_PROBLEM SET_
a) List every capital letter the forum thread on the min/max ratio uses to name a random variable.
b) Reproduce a passage of the forum thread on the min/max ratio word for word. Begin at the words "I have derived" and stop after "of $Z,T$ if Z and T are not independent.".

_ARTICLE_
════════

PDF of $\frac{\min(X,Y)}{\max(X,Y)}$ when $X$ and $Y$ are iid Exponential with parameter $\lambda$

Question

I am given that $X$ and $Y$ are iid Exponential with parameter $\lambda$. Then I am to compute pdf of $\frac{\min(X,Y)}{\max(X,Y)}$

I have derived that the pdf of $Z=\min(X,Y)$ . is given by:-

$$f_{Z}(z)=2\lambda e^{-2\lambda z}\,\, , z\geq 0.$$

And $T=\max(X,Y)$ is given by

$$f_{T}(t)=2\lambda (1-e^{-\lambda t})e^{-\lambda t}\,\,, t\geq 0.$$

Now to derive the PDF of $\frac{Z}{T}$ I am thinking of using the Jacobian method with a substitution of $U$ and $V$ such that $U=\frac{Z}{T}$ and $V=Z$ . and then integrating the joint pdf of $U,V$ over $v$ to get the pdf of $U$. But I cannot find the joint pdf of $Z,T$ if Z and T are not independent.

Is my thinking correct?. Am I in the right direction?. What is the correct method to solve this ?.

Answer 1

But I cannot find the joint pdf of Z,T if Z and T are not independent.

════════

_MATERIAL SUPPLIED_
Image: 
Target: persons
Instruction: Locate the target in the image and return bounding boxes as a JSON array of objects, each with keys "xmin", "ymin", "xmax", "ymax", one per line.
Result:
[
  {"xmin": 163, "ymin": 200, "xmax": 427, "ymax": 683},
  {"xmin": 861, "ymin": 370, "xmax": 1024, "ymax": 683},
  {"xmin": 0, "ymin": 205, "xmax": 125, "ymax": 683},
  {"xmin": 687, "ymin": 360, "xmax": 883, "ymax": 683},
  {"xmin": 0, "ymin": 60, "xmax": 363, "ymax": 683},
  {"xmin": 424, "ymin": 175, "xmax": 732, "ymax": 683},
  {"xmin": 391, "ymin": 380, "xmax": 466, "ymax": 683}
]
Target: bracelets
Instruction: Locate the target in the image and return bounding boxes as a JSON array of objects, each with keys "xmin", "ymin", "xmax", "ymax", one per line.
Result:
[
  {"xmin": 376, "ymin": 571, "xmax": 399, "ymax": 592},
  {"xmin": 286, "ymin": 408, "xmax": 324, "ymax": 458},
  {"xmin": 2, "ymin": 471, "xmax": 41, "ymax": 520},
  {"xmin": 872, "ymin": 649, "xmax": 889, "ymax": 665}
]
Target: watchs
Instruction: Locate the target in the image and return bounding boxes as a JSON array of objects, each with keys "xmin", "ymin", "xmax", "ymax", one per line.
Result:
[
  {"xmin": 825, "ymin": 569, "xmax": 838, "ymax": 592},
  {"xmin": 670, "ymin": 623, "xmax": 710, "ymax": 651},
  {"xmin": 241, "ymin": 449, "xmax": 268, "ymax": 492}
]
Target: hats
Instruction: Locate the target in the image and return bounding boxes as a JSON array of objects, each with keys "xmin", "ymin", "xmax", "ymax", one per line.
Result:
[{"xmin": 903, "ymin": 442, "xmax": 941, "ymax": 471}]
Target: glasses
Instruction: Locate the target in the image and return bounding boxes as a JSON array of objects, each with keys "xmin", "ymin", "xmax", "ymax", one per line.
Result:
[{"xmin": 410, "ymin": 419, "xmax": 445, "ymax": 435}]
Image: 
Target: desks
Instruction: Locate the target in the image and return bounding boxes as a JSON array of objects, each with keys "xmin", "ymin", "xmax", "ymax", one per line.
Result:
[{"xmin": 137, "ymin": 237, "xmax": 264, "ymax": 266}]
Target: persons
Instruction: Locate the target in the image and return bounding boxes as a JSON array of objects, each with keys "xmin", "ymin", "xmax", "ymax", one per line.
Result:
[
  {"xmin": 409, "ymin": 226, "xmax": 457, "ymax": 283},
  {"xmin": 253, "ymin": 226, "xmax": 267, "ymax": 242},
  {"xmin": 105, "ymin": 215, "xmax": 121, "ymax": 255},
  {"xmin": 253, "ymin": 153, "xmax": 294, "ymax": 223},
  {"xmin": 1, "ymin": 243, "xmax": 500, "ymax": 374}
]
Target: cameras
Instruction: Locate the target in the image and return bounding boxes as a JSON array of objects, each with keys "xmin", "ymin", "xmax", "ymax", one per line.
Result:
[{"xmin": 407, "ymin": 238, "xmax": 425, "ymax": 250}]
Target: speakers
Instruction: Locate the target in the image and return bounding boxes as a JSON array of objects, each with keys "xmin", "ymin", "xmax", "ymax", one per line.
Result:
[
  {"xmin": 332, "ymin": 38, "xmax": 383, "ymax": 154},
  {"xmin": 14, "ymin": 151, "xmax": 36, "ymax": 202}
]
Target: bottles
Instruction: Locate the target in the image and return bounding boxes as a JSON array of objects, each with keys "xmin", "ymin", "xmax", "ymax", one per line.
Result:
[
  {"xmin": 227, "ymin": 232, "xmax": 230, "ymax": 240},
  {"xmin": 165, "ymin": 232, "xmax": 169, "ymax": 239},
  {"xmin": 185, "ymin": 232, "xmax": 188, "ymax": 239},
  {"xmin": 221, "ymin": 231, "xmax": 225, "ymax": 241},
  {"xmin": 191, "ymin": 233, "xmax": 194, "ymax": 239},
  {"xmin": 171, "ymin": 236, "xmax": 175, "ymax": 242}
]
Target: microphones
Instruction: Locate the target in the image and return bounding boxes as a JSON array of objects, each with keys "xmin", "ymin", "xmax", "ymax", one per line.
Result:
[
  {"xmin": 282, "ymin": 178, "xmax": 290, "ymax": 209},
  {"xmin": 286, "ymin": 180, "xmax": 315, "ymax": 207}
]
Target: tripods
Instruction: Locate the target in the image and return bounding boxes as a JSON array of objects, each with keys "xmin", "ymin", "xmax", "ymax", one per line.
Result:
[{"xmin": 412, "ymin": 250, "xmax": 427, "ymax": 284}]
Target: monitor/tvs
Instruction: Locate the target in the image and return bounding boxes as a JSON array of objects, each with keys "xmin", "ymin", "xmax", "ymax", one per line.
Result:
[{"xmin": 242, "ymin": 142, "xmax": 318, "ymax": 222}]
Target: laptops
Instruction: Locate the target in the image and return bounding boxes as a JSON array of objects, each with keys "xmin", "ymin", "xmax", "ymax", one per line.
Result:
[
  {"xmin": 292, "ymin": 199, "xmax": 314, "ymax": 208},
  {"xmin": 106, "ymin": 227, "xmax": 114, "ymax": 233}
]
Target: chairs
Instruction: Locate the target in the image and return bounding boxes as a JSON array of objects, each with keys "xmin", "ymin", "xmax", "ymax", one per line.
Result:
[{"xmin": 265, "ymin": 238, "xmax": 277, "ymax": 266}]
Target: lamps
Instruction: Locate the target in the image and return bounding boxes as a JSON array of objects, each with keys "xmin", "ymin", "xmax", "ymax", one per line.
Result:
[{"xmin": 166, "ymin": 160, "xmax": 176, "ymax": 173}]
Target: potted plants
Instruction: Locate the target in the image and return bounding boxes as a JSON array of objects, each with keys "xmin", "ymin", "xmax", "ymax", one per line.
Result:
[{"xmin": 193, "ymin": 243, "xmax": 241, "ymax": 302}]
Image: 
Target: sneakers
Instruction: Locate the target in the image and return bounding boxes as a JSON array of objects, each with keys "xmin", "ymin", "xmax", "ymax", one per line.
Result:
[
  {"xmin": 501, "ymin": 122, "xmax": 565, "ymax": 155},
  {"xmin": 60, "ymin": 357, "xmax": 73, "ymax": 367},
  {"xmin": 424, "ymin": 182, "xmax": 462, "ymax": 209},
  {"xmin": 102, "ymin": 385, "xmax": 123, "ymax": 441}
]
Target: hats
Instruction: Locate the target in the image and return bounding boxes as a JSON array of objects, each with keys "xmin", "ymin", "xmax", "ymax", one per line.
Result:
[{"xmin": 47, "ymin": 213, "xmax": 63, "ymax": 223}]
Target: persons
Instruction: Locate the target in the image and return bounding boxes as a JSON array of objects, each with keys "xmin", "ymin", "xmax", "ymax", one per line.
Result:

════════

_EXPECTED OUTPUTS_
a) X, Y, Z, T, U, V

b)
I have derived that the pdf of $Z=\min(X,Y)$ . is given by:-

$$f_{Z}(z)=2\lambda e^{-2\lambda z}\,\, , z\geq 0.$$

And $T=\max(X,Y)$ is given by

$$f_{T}(t)=2\lambda (1-e^{-\lambda t})e^{-\lambda t}\,\,, t\geq 0.$$

Now to derive the PDF of $\frac{Z}{T}$ I am thinking of using the Jacobian method with a substitution of $U$ and $V$ such that $U=\frac{Z}{T}$ and $V=Z$ . and then integrating the joint pdf of $U,V$ over $v$ to get the pdf of $U$. But I cannot find the joint pdf of $Z,T$ if Z and T are not independent.